##### PAGE EXCERPT

1. At the outset, it may be noted that on 01.02.2019, the parties were granted one final opportunity of six weeks to file their written submissions. However, at the joint request of the learned counsel for the parties, a short adjournment was granted and the matter was listed for today. Today, the learned counsel for the parties have handed over their written submissions in Court itself and, therefore, with the consent of all the parties, the matter has been taken up for final disposal.
2. Vide the present petitions under Articles 226 and 227 of the Constitution of India, the petitioner impugns a common Award dated 16.08.2012 passed by the learned Labour Court in respect of two inter-connected industrial disputes filed by two workmen, namely Raj Kumar and Jahangir, who have been arrayed as the respondents in W.P.(C) No.7107/2012 and W.P.(C)No.7108/2012 respectively. Under the impugned Award, the learned Labour Court, after holding the termination of the two workmen as illegal and unjustified, had granted each of them a lump sum compensation of Rs.1,00,000/- in lieu of reinstatement and backwages.
3. Since the petitioner impugns a common order passed by the learned Labour Court in respect of two employees who had filed separate claims before it, the present writ petitions are being decided by a common judgment. However, for the sake of convenience, only the facts of W.P.(C) No.7107/2012 are being referred to hereinbelow and the respondents in the two writ petitions are hereinafter being referred to by their respective names, i.e., Raj Kumar and Jahangir.

##########

* _TASKS TO COMPLETE_:
- 1) In the court judgment excerpt, what sum did the Labour Court grant each of the two workmen, and in place of what?
- 2) List every article of the Constitution and every writ petition number that the court judgment excerpt cites.
- 3) From the court judgment excerpt, write out the passage starting with "3. Since the" and going on through "Kumar and Jahangir.".

##### DATASET RECORDS

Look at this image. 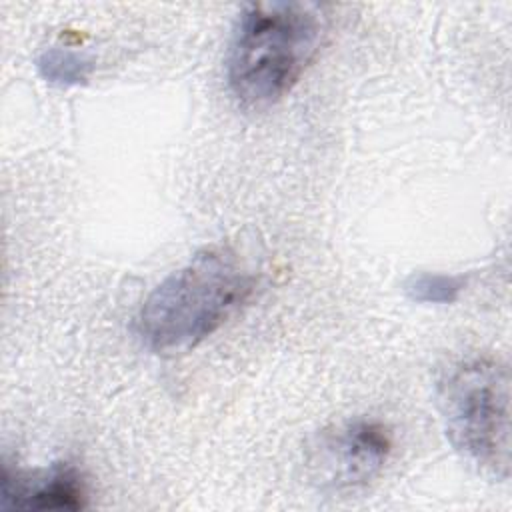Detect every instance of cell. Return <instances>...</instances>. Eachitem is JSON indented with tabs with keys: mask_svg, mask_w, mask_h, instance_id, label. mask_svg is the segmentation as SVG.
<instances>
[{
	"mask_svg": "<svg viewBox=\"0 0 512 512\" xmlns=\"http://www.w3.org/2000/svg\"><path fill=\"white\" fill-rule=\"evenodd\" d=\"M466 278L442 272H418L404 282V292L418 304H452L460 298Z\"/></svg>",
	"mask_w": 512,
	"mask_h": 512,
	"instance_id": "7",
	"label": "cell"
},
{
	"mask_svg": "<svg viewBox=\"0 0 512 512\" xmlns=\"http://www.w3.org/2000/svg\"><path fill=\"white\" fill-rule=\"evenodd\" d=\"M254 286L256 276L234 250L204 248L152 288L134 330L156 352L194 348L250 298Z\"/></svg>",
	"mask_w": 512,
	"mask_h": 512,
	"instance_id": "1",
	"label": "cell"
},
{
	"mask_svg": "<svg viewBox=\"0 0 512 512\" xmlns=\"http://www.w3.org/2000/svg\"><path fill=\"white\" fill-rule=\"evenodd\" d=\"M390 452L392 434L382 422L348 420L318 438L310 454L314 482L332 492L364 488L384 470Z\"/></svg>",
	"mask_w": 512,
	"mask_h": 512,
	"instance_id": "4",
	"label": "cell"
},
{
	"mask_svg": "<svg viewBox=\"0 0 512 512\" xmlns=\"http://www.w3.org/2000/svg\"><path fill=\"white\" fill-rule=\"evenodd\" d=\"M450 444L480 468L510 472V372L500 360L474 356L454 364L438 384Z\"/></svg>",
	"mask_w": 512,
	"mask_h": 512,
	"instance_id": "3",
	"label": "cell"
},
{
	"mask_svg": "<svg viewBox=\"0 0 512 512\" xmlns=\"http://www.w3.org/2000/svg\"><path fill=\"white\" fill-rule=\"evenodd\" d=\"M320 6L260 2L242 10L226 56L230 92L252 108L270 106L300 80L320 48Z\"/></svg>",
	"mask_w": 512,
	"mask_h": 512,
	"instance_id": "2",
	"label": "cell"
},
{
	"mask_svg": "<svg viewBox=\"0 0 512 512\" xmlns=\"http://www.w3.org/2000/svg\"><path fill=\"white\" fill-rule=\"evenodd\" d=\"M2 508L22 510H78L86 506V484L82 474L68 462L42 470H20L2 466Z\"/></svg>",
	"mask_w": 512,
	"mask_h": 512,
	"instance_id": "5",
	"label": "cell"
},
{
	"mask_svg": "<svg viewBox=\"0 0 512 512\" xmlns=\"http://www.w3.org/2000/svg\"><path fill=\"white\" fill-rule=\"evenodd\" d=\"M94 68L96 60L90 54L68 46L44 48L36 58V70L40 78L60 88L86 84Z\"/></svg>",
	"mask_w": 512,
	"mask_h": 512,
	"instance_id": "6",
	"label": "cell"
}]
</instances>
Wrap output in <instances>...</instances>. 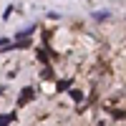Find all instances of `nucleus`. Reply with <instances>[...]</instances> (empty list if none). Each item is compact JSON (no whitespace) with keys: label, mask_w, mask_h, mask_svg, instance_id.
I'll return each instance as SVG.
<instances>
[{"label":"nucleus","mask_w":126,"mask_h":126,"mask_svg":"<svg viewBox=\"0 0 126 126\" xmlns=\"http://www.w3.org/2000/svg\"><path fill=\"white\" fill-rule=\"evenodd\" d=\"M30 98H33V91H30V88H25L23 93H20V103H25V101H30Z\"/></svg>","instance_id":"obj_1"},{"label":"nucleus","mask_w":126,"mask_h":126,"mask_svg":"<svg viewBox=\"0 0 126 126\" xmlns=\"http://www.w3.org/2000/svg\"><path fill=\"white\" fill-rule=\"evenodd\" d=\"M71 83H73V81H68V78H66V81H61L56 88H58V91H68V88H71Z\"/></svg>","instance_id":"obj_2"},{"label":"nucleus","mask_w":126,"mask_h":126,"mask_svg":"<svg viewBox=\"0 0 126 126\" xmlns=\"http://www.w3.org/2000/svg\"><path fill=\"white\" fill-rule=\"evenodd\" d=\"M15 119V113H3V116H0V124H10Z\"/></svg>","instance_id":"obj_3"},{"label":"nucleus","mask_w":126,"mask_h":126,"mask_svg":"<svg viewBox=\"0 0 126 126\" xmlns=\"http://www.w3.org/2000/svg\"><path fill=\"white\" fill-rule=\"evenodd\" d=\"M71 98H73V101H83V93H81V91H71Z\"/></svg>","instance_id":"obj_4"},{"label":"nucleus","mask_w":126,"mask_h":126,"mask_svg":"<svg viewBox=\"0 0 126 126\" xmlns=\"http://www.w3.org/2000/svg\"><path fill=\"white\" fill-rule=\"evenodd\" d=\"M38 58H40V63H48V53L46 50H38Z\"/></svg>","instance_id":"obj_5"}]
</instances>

##########

* _ANSWERS TO EACH TASK_:
- 1) Each workman was granted a lump sum compensation of Rs.1,00,000/- in lieu of reinstatement and backwages.

- 2)
Article 226
Article 227
W.P.(C) No.7107/2012
W.P.(C)No.7108/2012

- 3)
3. Since the petitioner impugns a common order passed by the learned Labour Court in respect of two employees who had filed separate claims before it, the present writ petitions are being decided by a common judgment. However, for the sake of convenience, only the facts of W.P.(C) No.7107/2012 are being referred to hereinbelow and the respondents in the two writ petitions are hereinafter being referred to by their respective names, i.e., Raj Kumar and Jahangir.